As described above, the melting part 33 is formed to a size into which the hollow 311 may be fitted. The melting part 33 may be formed in various shapes such as a pillar or a horn body. However, when formed as a cone (cone) can be assembled much easier when assembling the electrode tip (31). Cones may be formed in various shapes such as cones, triangular pyramids, and the like. As described above, since the melting part 33 is provided, the electrode tip 31 can be accurately assembled to the electrode 3.

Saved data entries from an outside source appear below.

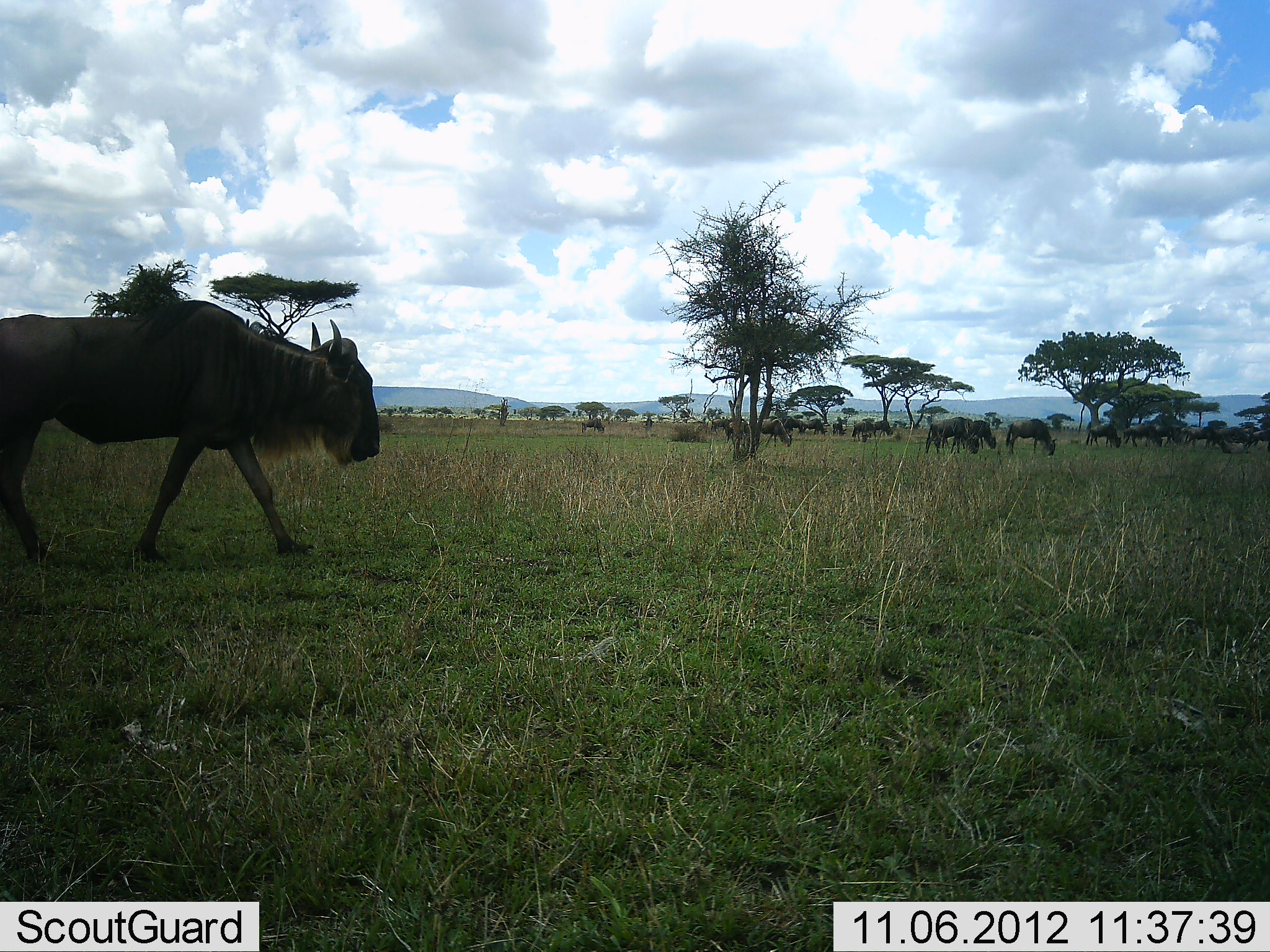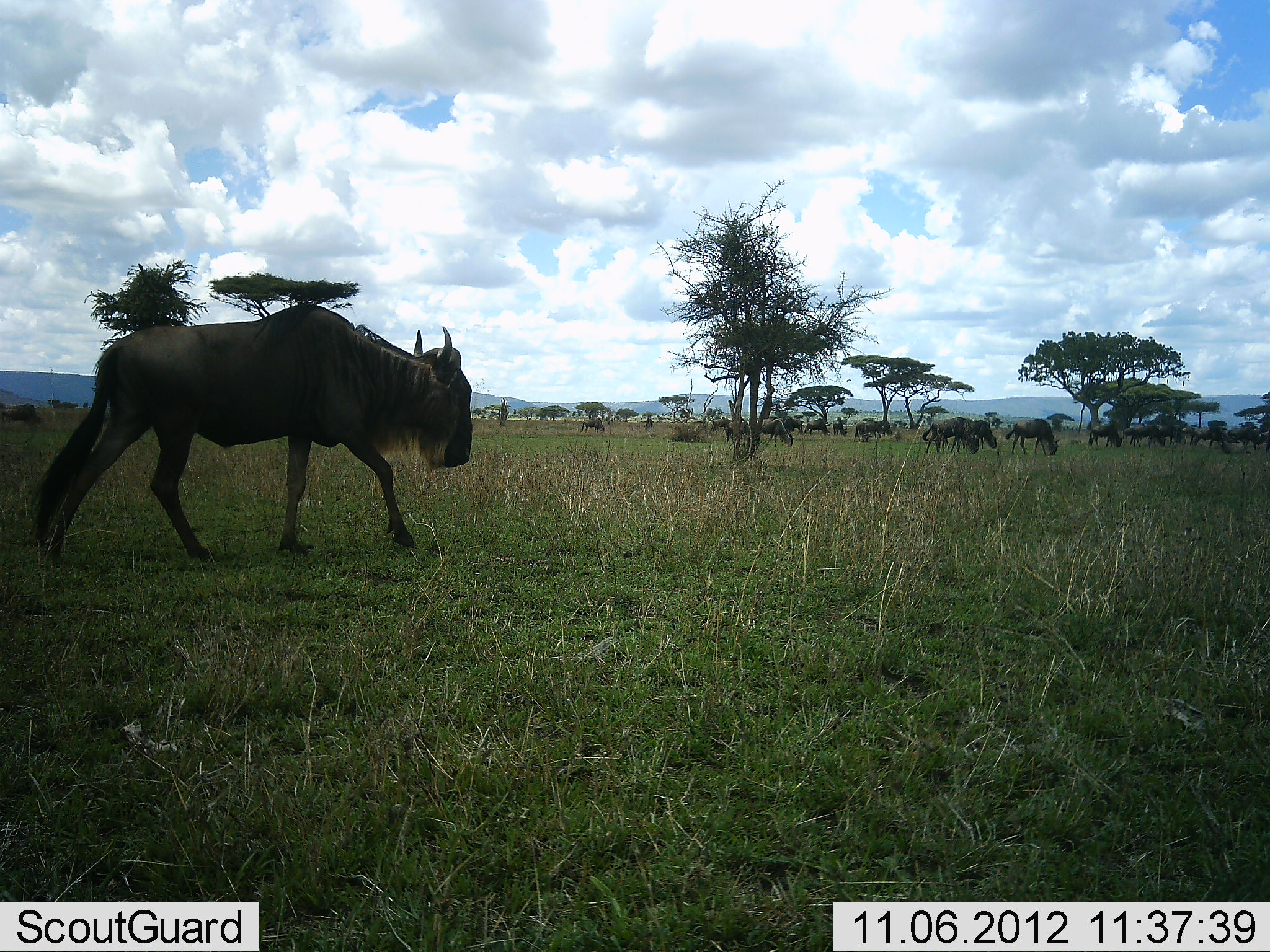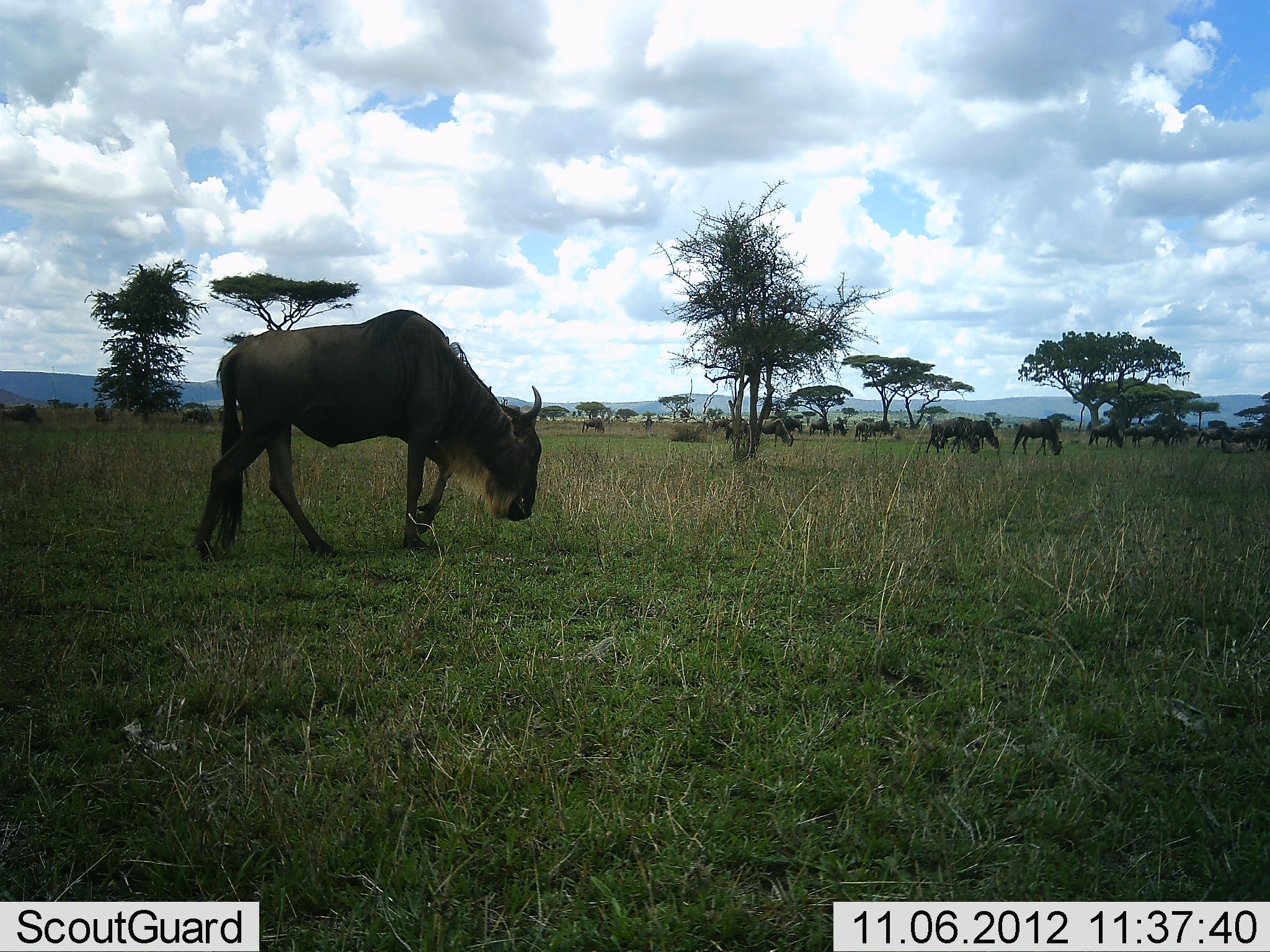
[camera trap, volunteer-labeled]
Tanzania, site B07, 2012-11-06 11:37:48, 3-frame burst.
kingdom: Animalia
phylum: Chordata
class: Mammalia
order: Artiodactyla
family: Bovidae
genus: Connochaetes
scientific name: Connochaetes taurinus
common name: blue wildebeest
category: wildebeest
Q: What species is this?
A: Wildebeest (blue wildebeest) (Connochaetes taurinus).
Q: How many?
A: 11-50.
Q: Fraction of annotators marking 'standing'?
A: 30%.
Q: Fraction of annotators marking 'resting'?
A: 0%.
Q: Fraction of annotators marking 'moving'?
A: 90%.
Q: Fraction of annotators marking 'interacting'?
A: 0%.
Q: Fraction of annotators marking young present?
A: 0%.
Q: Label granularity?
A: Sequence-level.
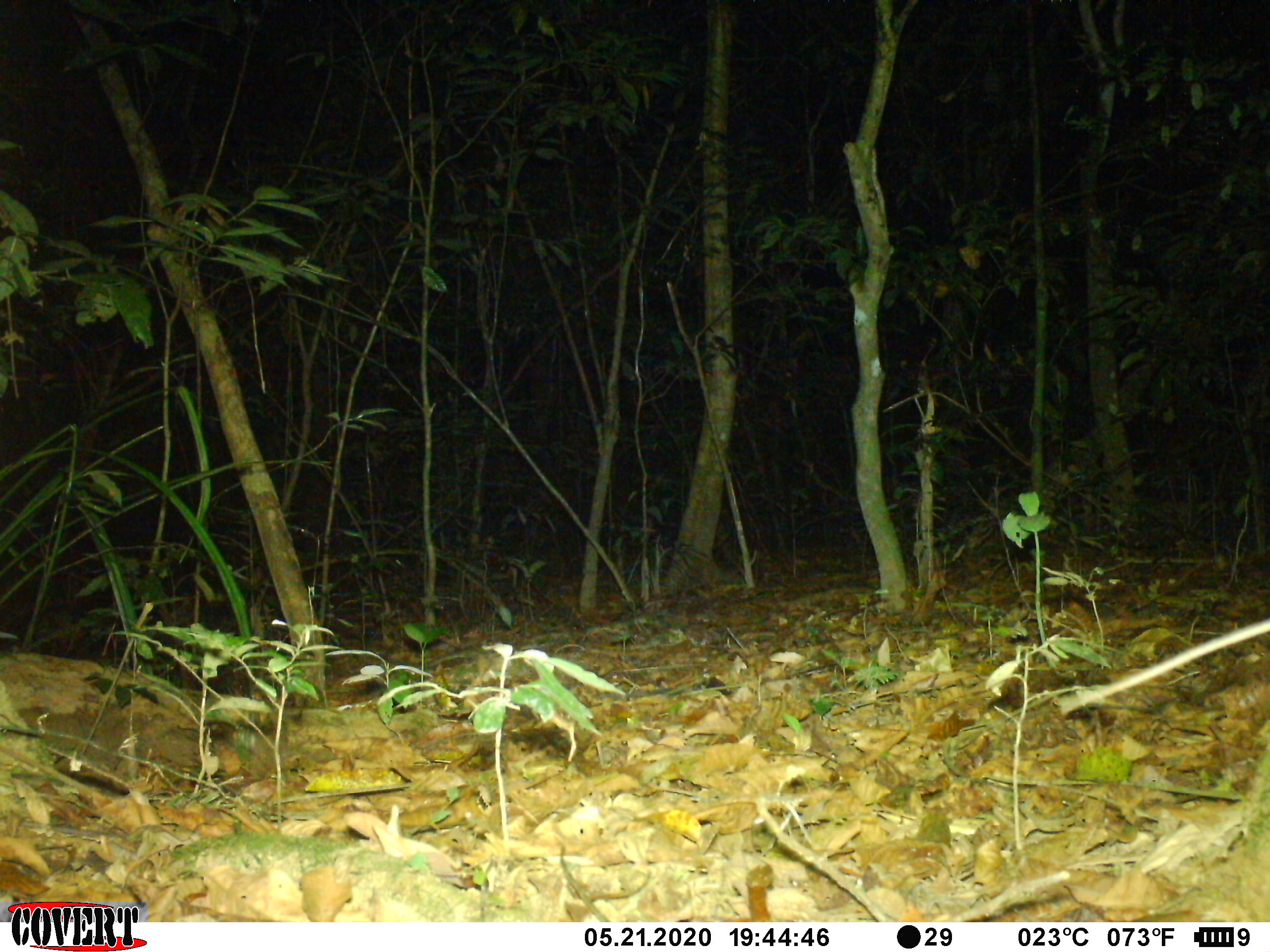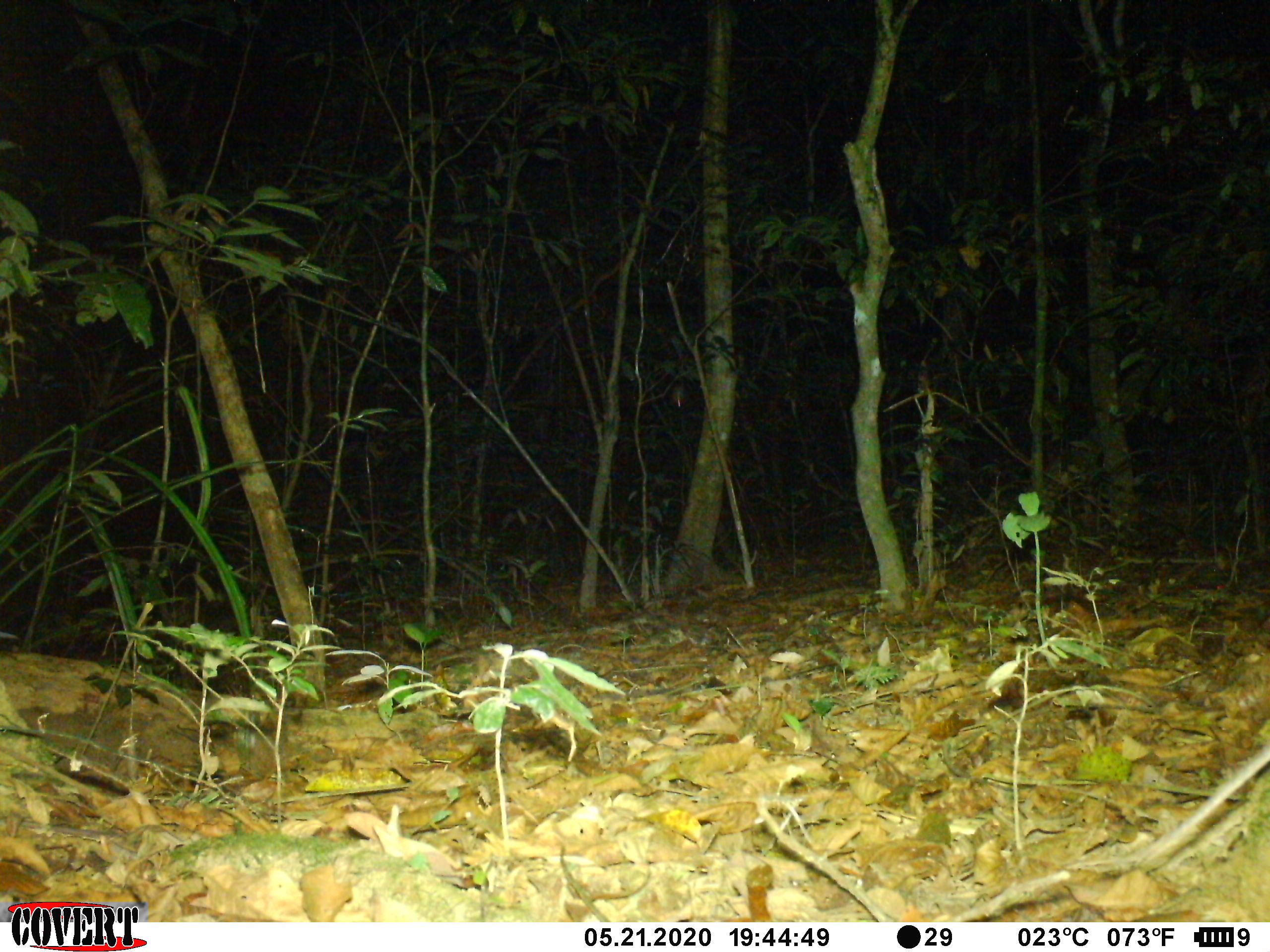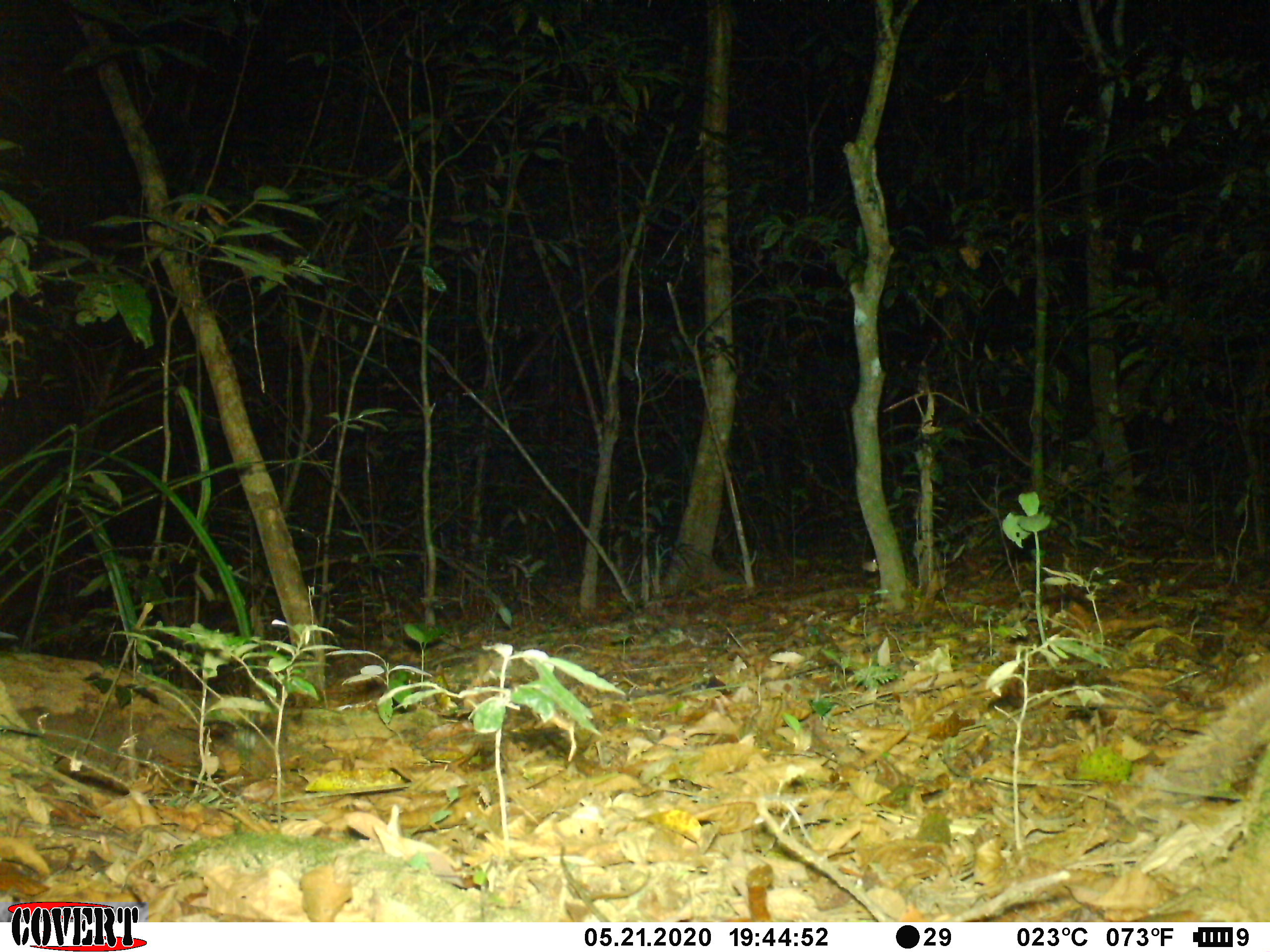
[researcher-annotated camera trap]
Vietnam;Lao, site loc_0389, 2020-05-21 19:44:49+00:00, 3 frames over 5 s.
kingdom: Animalia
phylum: Chordata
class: Mammalia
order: Rodentia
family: Muridae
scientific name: Muridae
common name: old-world mice and rats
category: unidentified murid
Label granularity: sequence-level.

In the first welding step (FIG. 11), the beam 81 is melted through the hollow 311 to melt the melting part 33, thereby joining the electrode tip 31 and the electrode 3. The beam 81 may be a laser beam or the like. As such, since the melting part 33 is melted to weld the electrode tip 31 and the electrode 3, the weldability is good.

After the first welding step (FIG. 11), it is preferable to further include a second welding step (FIG. 12) for beam welding along the outer circumferential surface where the electrode tip 31 and the electrode 3 meet. That is, as shown in FIG. 12, the beam 82 is welded along the outer circumferential line of the electrode tip 31 and the electrode 3. As the beam welding, laser beam welding or the like may be used. Therefore, the electrode tip 31 and the electrode 3 can be more firmly combined. Moreover, in the case of laser welding after the conventional resistance welding, laser welding is repeatedly performed on the resistance welded portion, so that humping may occur due to oxidation or the like. 2, there is a difference in the welded area in the welding step, it is possible to prevent duplicate welding. Therefore, there is an effect that the weldability is much increased.

Although the preferred embodiments of the present invention have been described above by way of example, the scope of the present invention is not limited to these specific embodiments, and may be appropriately changed within the scope described in the claims.

Claims

Center electrode;

An insulator coupled to surround the center electrode;

A metal fitting coupled to surround the insulator;

A ground electrode having one end coupled to the bracket and provided with the other end facing the center electrode; And

An electrode tip fixed to at least one of the surfaces of the center electrode and the ground electrode facing each other;

Including,

The electrode tip is spark plug, characterized in that formed in the shape of a pipe.
The method of claim 1,

The electrode tip is a spark plug, characterized in that formed of a precious metal material.
In the spark plug electrode tip welding method,

Providing an electrode having a pipe-shaped electrode tip having a hollow formed therein and a molten portion protruding from the hollow;

An assembly step of fitting the hollow of the electrode tip to the melting part; And

A first welding step of welding the electrode tip and the electrode by irradiating a beam to the melting part through the hollow;

Spark plug electrode tip welding method comprising a.
The method of claim 3, wherein

After the first welding step,

A second welding step of performing beam welding along an outer circumferential surface of the electrode tip and the electrode;

Spark plug electrode tip welding method characterized in that it further comprises.
The method according to claim 3 or 4,

The first welding step is a spark plug electrode tip welding method, characterized in that for welding using a laser beam.
The method of claim 4, wherein

The second welding step is a spark plug electrode tip welding method, characterized in that for welding using a laser beam.
The method according to claim 3 or 4,

The melting portion of the spark plug electrode tip welding method characterized in that the conical shape.
In the spark plug electrode that is coupled to the hollow electrode-shaped electrode tip,

A melting part protruding to be inserted into the hollow at a surface coupled with the electrode tip of the electrode;

Spark plug electrode comprising a.
The method of claim 8,

The spark plug electrode, characterized in that the melt portion is formed in the shape of a cone.